Tuesday, August 1, 2017

Thoughts on artificial gravity

Last week I was watching the prestige science fiction film Arrival and it made me think about Star Trek and Star Wars.

Wait - stop! No, come back! Hear me out!

In Arrival the mysterious alien ships visiting Earth can be accessed by their human visitors through a sort of airlock. Because the ship has artificial gravity on board this causes people entering the ship to suddenly float at a right-angle as they shift from Earth's gravity to that of the ship's.

It's a moment meant to emphasize the strangeness of encountering another species but it caused me to reflect on how this science is normally used in science fiction. Some science fiction avoids the question of gravity aboard ships at all, preferring zero-gravity environments. But in Star Trek and Star Wars, the world's two most popular science fiction franchises, artificial gravity is a given.

The issues surrounding artificial gravity rarely come up on Star Trek. From time to time there would be a gravity failure on one of the ships. Enterprise, being the series set at the chronologically earliest point of the franchise, played with gravity a little more than the others - there were certain gravity glitches the characters would experience.

Yet Enterprise ignored an idea which Arrival explored - what about the airlock? That series frequently had alien visitors board the ship through its airlock (as transporter technology wasn't fully reliable). What would have happened if a visiting ship had to dock at a 90 degree angle because of its physical shape? What would a boarding sequence look like in that instance?

++++++++++

# WHAT TO WORK ON:
1. In the post on artificial gravity, what happens to people as they enter the alien ships in Arrival?
2. Reproduce the stretch of the post on artificial gravity from "Yet Enterprise ignored" through "in that instance?", word for word.
The data that follows has no connection to the post on artificial gravity.

++++++++++

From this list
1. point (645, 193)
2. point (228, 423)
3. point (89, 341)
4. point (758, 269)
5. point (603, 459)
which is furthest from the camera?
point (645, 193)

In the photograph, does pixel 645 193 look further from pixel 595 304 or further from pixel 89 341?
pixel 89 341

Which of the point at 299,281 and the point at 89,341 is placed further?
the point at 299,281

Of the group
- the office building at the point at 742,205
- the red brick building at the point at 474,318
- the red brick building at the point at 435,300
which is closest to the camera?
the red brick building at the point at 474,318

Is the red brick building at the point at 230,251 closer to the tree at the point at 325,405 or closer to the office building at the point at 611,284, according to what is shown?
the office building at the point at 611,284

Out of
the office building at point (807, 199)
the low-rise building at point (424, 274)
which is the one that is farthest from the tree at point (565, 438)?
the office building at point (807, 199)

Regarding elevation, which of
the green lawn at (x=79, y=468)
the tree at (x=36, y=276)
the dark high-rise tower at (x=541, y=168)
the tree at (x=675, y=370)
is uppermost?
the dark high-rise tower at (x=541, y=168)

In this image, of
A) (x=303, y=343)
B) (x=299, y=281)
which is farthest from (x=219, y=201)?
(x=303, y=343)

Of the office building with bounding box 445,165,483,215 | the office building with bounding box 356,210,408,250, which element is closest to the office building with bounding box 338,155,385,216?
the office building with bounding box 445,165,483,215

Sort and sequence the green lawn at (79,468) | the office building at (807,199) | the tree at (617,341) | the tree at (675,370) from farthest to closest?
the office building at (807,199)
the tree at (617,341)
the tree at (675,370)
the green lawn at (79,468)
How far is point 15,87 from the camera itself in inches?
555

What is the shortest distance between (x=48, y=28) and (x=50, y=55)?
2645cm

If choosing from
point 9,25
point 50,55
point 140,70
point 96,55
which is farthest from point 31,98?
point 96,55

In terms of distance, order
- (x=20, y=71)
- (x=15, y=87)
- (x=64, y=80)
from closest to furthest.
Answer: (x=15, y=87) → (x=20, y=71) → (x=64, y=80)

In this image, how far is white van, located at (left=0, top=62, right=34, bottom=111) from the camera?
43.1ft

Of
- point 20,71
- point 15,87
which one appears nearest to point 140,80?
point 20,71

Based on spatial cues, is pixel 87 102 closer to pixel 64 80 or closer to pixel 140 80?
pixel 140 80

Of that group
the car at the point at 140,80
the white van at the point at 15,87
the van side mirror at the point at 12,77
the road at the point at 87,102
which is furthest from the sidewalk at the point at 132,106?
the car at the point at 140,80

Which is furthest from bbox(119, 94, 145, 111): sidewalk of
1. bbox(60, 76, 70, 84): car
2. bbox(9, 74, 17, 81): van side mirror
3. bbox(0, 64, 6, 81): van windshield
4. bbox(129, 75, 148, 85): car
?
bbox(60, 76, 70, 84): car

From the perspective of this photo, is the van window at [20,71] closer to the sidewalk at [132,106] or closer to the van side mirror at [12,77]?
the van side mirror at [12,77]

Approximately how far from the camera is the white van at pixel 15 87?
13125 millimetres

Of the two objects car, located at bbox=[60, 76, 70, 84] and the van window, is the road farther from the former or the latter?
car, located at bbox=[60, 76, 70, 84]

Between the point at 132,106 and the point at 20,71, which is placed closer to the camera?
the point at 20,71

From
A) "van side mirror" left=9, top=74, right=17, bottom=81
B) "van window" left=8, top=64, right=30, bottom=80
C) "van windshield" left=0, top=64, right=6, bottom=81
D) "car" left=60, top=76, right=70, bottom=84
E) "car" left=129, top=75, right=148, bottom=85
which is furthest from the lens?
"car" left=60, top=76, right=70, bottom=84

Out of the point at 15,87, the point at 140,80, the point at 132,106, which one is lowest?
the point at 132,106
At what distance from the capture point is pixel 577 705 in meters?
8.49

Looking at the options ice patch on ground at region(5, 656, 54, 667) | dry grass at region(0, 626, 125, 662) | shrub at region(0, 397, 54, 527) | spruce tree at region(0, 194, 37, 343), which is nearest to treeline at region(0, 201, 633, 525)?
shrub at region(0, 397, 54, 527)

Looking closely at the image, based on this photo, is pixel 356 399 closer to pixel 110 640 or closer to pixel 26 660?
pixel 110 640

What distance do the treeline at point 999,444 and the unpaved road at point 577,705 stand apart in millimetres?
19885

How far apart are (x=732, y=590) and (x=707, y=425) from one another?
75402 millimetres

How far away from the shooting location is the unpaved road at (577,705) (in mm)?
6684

++++++++++

# RESPONSE LIST:
1. They suddenly float at a right angle as they shift from Earth's gravity to the ship's.

2.
Yet Enterprise ignored an idea which Arrival explored - what about the airlock? That series frequently had alien visitors board the ship through its airlock (as transporter technology wasn't fully reliable). What would have happened if a visiting ship had to dock at a 90 degree angle because of its physical shape? What would a boarding sequence look like in that instance?